# Selected passage:

::::

Probate Litigation

The death of a loved one can be incredibly difficult, and the last thing most people want to do is deal with the probate process.  If the decedent has created a will and/or trusts prior to death, the whole process can be made much easier, especially for whomever is named as the personal representative of the estate.

While trusts are not generally subject to the probate process (unless they are listed in a will), the remainder of a person’s estate must go through probate, and even with proper planning, difficulties can arise.  This is especially true in cases where insufficient planning occurs, or where no end-of-life plans are in place.

In such cases, probate litigation may be required to decipher the decedent’s intent, especially if disputes arise among claimants, or possibly to make decisions when no directives are in place.  What does probate litigation cover and how can you approach it when your loved one is no longer alive, or is otherwise incapable of making his/her wishes known?  Your best option is to enlist the services of an experienced probate attorney, like the qualified professionals at Curtis Law Firm.

What Does Probate Litigation Cover?

Generally, probate litigation pertains to issues that arise following the death of a loved one, including disputes over the will (such as contestation) or attacks on the fiduciary charged with executing the will.  However, probate litigation could also cover issues like conservatorship and guardianship if a loved one becomes incapacitated and incapable of making decisions on his/her own behalf without sufficient Powers of Attorney in place, or no Powers of Attorney.

Guardianship/Conservatorship

In the case that a loved one becomes incapacitated with no named guardian or conservator, the court will have to appoint one.  If you’re worried that the wrong person will be selected, your best shot to have a suitable candidate appointed by the court is with the help of a knowledgeable and experienced probate lawyer.

::::

Collected data

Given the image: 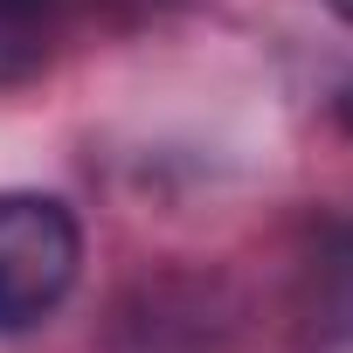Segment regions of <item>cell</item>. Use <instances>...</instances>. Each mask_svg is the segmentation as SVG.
Masks as SVG:
<instances>
[{
    "label": "cell",
    "instance_id": "6da1fadb",
    "mask_svg": "<svg viewBox=\"0 0 353 353\" xmlns=\"http://www.w3.org/2000/svg\"><path fill=\"white\" fill-rule=\"evenodd\" d=\"M83 263L77 215L56 194H0V332L49 319Z\"/></svg>",
    "mask_w": 353,
    "mask_h": 353
},
{
    "label": "cell",
    "instance_id": "7a4b0ae2",
    "mask_svg": "<svg viewBox=\"0 0 353 353\" xmlns=\"http://www.w3.org/2000/svg\"><path fill=\"white\" fill-rule=\"evenodd\" d=\"M305 319L319 339H353V222L319 236V256L305 263Z\"/></svg>",
    "mask_w": 353,
    "mask_h": 353
},
{
    "label": "cell",
    "instance_id": "3957f363",
    "mask_svg": "<svg viewBox=\"0 0 353 353\" xmlns=\"http://www.w3.org/2000/svg\"><path fill=\"white\" fill-rule=\"evenodd\" d=\"M56 42V0H0V90L28 83Z\"/></svg>",
    "mask_w": 353,
    "mask_h": 353
},
{
    "label": "cell",
    "instance_id": "277c9868",
    "mask_svg": "<svg viewBox=\"0 0 353 353\" xmlns=\"http://www.w3.org/2000/svg\"><path fill=\"white\" fill-rule=\"evenodd\" d=\"M339 118H346V125H353V77H346V83H339Z\"/></svg>",
    "mask_w": 353,
    "mask_h": 353
},
{
    "label": "cell",
    "instance_id": "5b68a950",
    "mask_svg": "<svg viewBox=\"0 0 353 353\" xmlns=\"http://www.w3.org/2000/svg\"><path fill=\"white\" fill-rule=\"evenodd\" d=\"M332 14H339V21H353V0H332Z\"/></svg>",
    "mask_w": 353,
    "mask_h": 353
}]
</instances>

::::

# Directives:
- a) Rewrite the probate litigation text from "In such cases, probate" up to and including "Probate Litigation Cover?", substituting "estate lawyer" for "probate attorney".
- b) Decide whether each statement agrees with the probate litigation text, answering yes or no and quoting the deciding words: (i) Trusts are generally subject to the probate process. (ii) Probate litigation could cover conservatorship and guardianship. (iii) When an incapacitated loved one has no named guardian or conservator, the court will have to appoint one.
- c) Write the next part of the probate litigation text, continuing from its final sentence.
This material has no connection to the probate litigation text.

# The replies:
- a)
In such cases, probate litigation may be required to decipher the decedent’s intent, especially if disputes arise among claimants, or possibly to make decisions when no directives are in place.  What does probate litigation cover and how can you approach it when your loved one is no longer alive, or is otherwise incapable of making his/her wishes known?  Your best option is to enlist the services of an experienced estate lawyer, like the qualified professionals at Curtis Law Firm.

What Does Probate Litigation Cover?

- b)
(i) No: "trusts are not generally subject to the probate process"
(ii) Yes: "probate litigation could also cover issues like conservatorship and guardianship"
(iii) Yes: "In the case that a loved one becomes incapacitated with no named guardian or conservator, the court will have to appoint one."

- c)
Contestation

A qualified probate lawyer can help a personal representative to deal with issues like contests to the will, or claims that the will is somehow invalid because of undue influence by a third party, or inability to make wise decisions due to incapacity, duress, or fraud, for example.  Alternately, a probate attorney can help you to prove such circumstances if you suspect the will is not valid.

Fiduciary Defense

If you were appointed as an personal representative and fiduciary for an estate, you may find that family members, friends, or third parties contest your actions, even though you’re merely fulfilling the duties you agreed to.  This may be motivated by greed or complicated emotions related to the death of a loved one, but it doesn’t change the fact that you have a job to do, and you’re going to need the assistance of a probate attorney to complete it.

Probate litigation of any kind can be hard to deal with because of the delicate nature of the process and the high emotional state of the people involved.  If you need legal help to get through the probate process and deal with disputes and other litigation, contact the experienced professionals at Curtis Law Firm today at 303-625-6894 to learn more.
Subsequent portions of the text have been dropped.